In step S406, the control unit 4 stops the cell balance process. That is, the control unit 4 stops the control of the first switch SW5.

FIG. 5 is a diagram showing a current flow of the present embodiment. FIG. 6 is a diagram showing a flow of regenerative current when cell balance processing is performed in the circuit of FIG. The vertical axis in FIG. 6 indicates the current value, and the horizontal axis indicates time.
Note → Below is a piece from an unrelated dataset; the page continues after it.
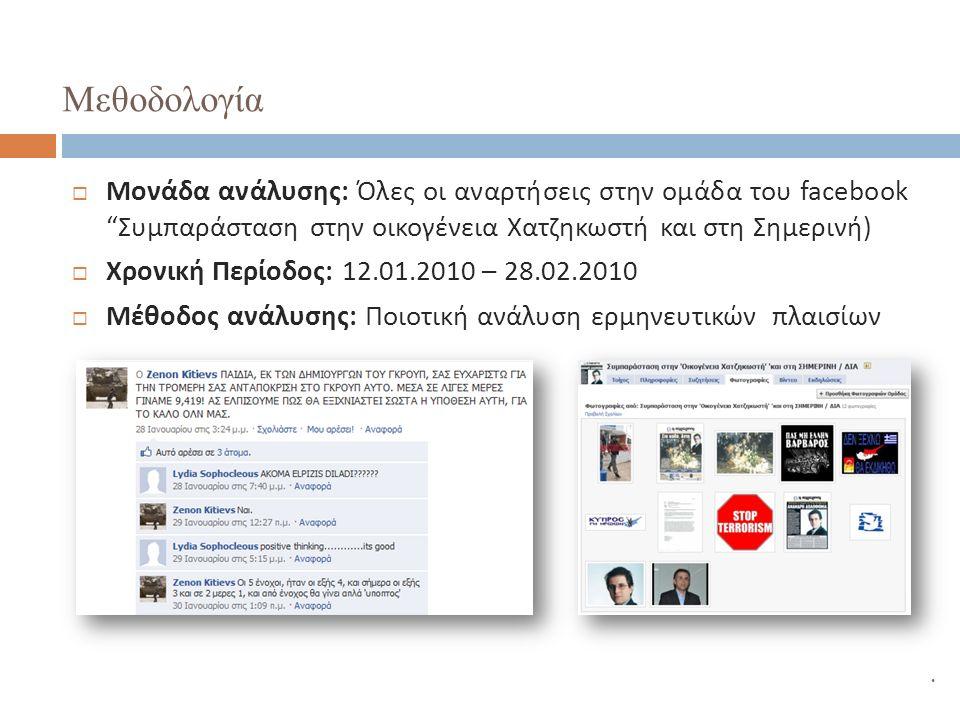  Μονάδα ανάλυσης: Όλες οι αναρτήσεις στην ομάδα του facebook Συμπαράσταση στην οικογένεια Χατζηκωστή και στη Σημερινή)  Χρονική Περίοδος: 12.01.2010 – 28.02.2010  Μέθοδος ανάλυσης: Ποιοτική ανάλυση ερμηνευτικών πλαισίων Μεθοδολογία.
TP0 indicates the current value of the current measured at TP0 in FIG. 5, TP1 to TP3 indicate the current values measured at TP1 to TP3 in FIG. 5, and TP4 indicates the current value of the regenerative current measured at TP4 in FIG. It is shown.

The current value of TP0 in FIG. 6 is about 1/4 of the regenerative current I2d (broken line) of TP4. Further, since the return current is cut off by the second switches SW1 to SW3 for cutting off the return current flowing through the input winding L0 via the output windings L1 to L4, it is shown in TP1 to TP3 in FIG. Current value becomes approximately 0A.
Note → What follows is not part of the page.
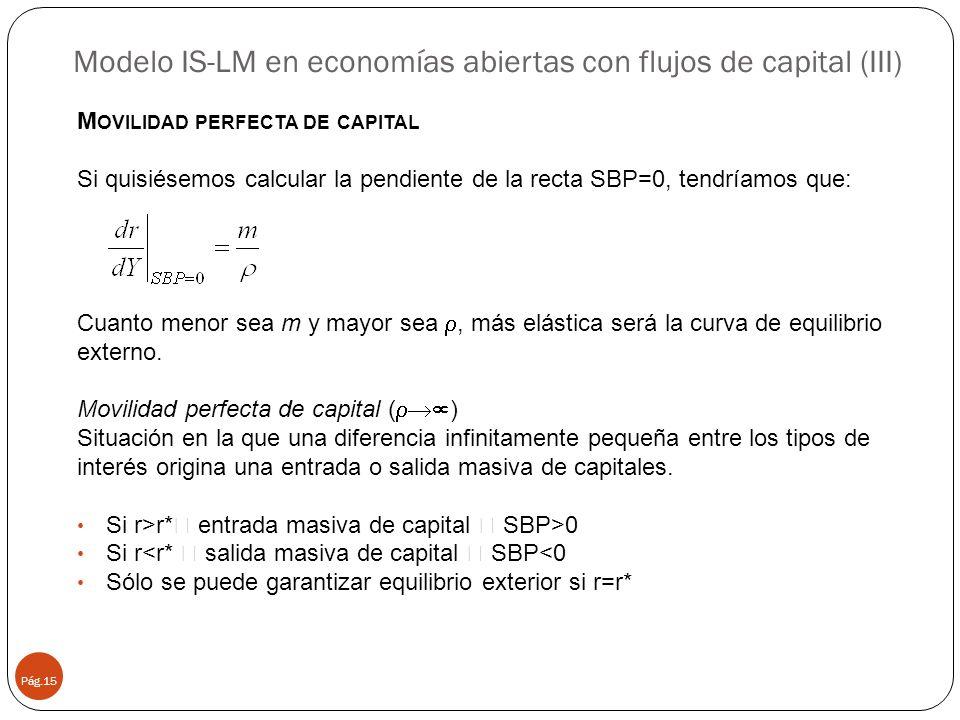 Modelo IS-LM en economías abiertas con flujos de capital (III)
According to this embodiment, the flow of the return current flowing to the input winding side through the output winding of the transformer can be cut off, and the efficiency of the cell balance processing can be improved.

The present invention is not limited to the above-described embodiment, and various improvements and modifications can be made without departing from the gist of the present invention.

Claims

An assembled battery in which a plurality of batteries are connected in series;
A transformer having a first winding and a plurality of second windings connected in parallel to each of the batteries;
A first switch connected in series with the first winding and connected in parallel with the assembled battery;
A plurality of second switches provided between wires connecting the battery and the second winding;
A measuring unit for measuring the voltage of each of the batteries;
A diode for flowing a current in a certain direction from the second winding to the battery;
The battery voltage measured by the measurement unit is acquired, the battery having the lowest voltage is specified, the second switch corresponding to the specified battery is connected, and the other second switch is disconnected. A control unit for controlling the first switch to repeatedly connect and disconnect until the specified battery voltage is equal to or exceeds the average voltage of all the batteries;
A battery charger comprising:
The battery charging device according to claim 1, wherein the second switch is provided between a positive terminal of the battery and a cathode of a diode.
An assembled battery in which a plurality of batteries are connected in series, a transformer having a first winding and a plurality of second windings connected in parallel to each of the batteries, and a connection in series with the first winding A first switch connected in parallel with the assembled battery, a plurality of second switches provided between wires connecting the battery and the second winding, and a voltage of each of the batteries. A voltage equalization method for each of the batteries of the battery charging device, comprising: a measuring unit for measuring; and a diode for passing a current in a predetermined direction from the second winding to the battery,
Obtaining the battery voltage measured by the measurement unit that measures the voltage of each of the batteries,
Compare the acquired battery voltage to identify the battery with the lowest voltage,
The second switch corresponding to the identified battery is connected and the other second switch is disconnected,
Repeatedly connecting and disconnecting the first switch until the identified battery voltage is equal to or exceeds the average voltage of all the batteries;
A voltage equalization method characterized by performing processing.